The mean is $\alpha/(\alpha + \beta)$ which is approximately 0.36. This verifies that there is only one group, and it has a probability of getting heads equal to 0.35 (approximately).

## Observed heterogeneity

Assume a sensitive instrument has been used to measure the weight of each side of the coins. If the tails side weighs more than the heads side, the number is positive and vice versa. The measured values, in milligrams, are shown below. 

It is possible that when a coin is heavier on the tails side, it is more likely to land heads-up. Do the data support this hypothesis?

In [18]:
data = pd.read_csv('Lecture_2_2_coin_flip.csv', index_col=None)

In [19]:
data

Unnamed: 0,flips,heads,mg_diff
0,10,4,-0.903271
1,10,4,-0.955627
2,10,3,-1.994644
3,10,1,-3.932004
4,10,6,1.087403
5,10,2,-2.956383
6,10,3,-1.97725
7,10,5,0.024828
8,10,4,-0.938406
9,10,2,-2.923549


Add in the effect of this information by using it to calculate $p$, the probability of getting heads. Use the logistic function to perform the calculation. 
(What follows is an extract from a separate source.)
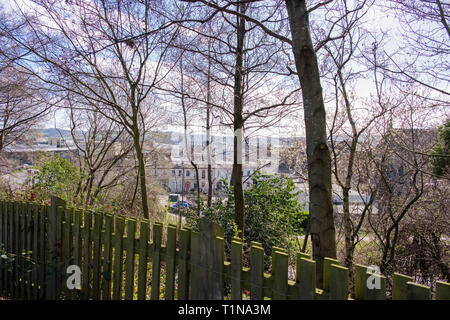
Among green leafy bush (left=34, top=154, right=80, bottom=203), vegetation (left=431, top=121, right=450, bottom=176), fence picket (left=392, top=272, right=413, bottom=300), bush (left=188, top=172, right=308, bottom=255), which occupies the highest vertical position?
vegetation (left=431, top=121, right=450, bottom=176)

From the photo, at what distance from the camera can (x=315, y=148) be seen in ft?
7.55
$p_{calc} = \frac{e^{(\beta_0 + \beta_1 x)}}{1 + e^{(\beta_0 + \beta_1 x)}}$

In [20]:
def binom_obs(params):
    beta_0, beta_1 = params
    p_calc = np.exp(beta_0 + beta_1 * data['mg_diff'])/(1 + np.exp(beta_0 + beta_1 * data['mg_diff']))
    prob_k_heads = comb(data['flips'], data['heads']) * p_calc**data['heads'] * (1 - p_calc)**(data['flips'] - data['heads'])
    return prob_k_heads

In [21]:
def MLE_binom_obs(params):
    return -np.sum(np.log(binom_obs(params)))

In [22]:
starting_vals = [0, 0]
bounds = [(-500, 500), (-500, 500)]
mle_model_obs = minimize(MLE_binom_obs, starting_vals, method='Nelder-mead', bounds=bounds)
mle_model_obs

 final_simplex: (array([[0.01219842, 0.4722356 ],
       [0.01214065, 0.47216246],
       [0.01229047, 0.47221689]]), array([26.34011598, 26.34011606, 26.34011611]))
           fun: 26.340115975911182
       message: 'Optimization terminated successfully.'
          nfev: 112
           nit: 58
        status: 0
       success: True
             x: array([0.01219842, 0.4722356 ])
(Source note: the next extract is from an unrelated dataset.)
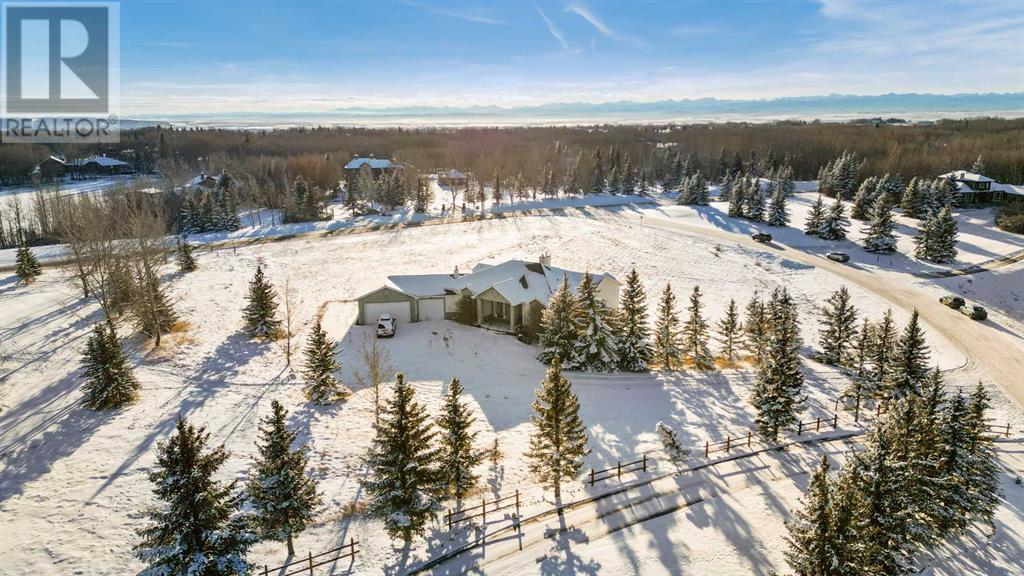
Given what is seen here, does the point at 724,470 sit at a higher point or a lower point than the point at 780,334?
lower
The second coefficient, $\beta_1$, is positive, which suggests that the heavier the tails side is relative to the other side, the higher the chance of getting heads. 

Show the best value of $p_{calc}$ to demonstrate this.

In [23]:
beta_0, beta_1 = mle_model_obs.x
data['p_calc'] = np.exp(beta_0 + beta_1 * data['mg_diff'])/(1 + np.exp(beta_0 + beta_1 * data['mg_diff']))
data

Unnamed: 0,flips,heads,mg_diff,p_calc
0,10,4,-0.903271,0.397867
1,10,4,-0.955627,0.39196
2,10,3,-1.994644,0.282977
3,10,1,-3.932004,0.136504
4,10,6,1.087403,0.628482
5,10,2,-2.956383,0.200382
6,10,3,-1.97725,0.284646
7,10,5,0.024828,0.50598
8,10,4,-0.938406,0.393899
9,10,2,-2.923549,0.202878


The weight difference does seem to affect the probability of getting heads as hypothesized.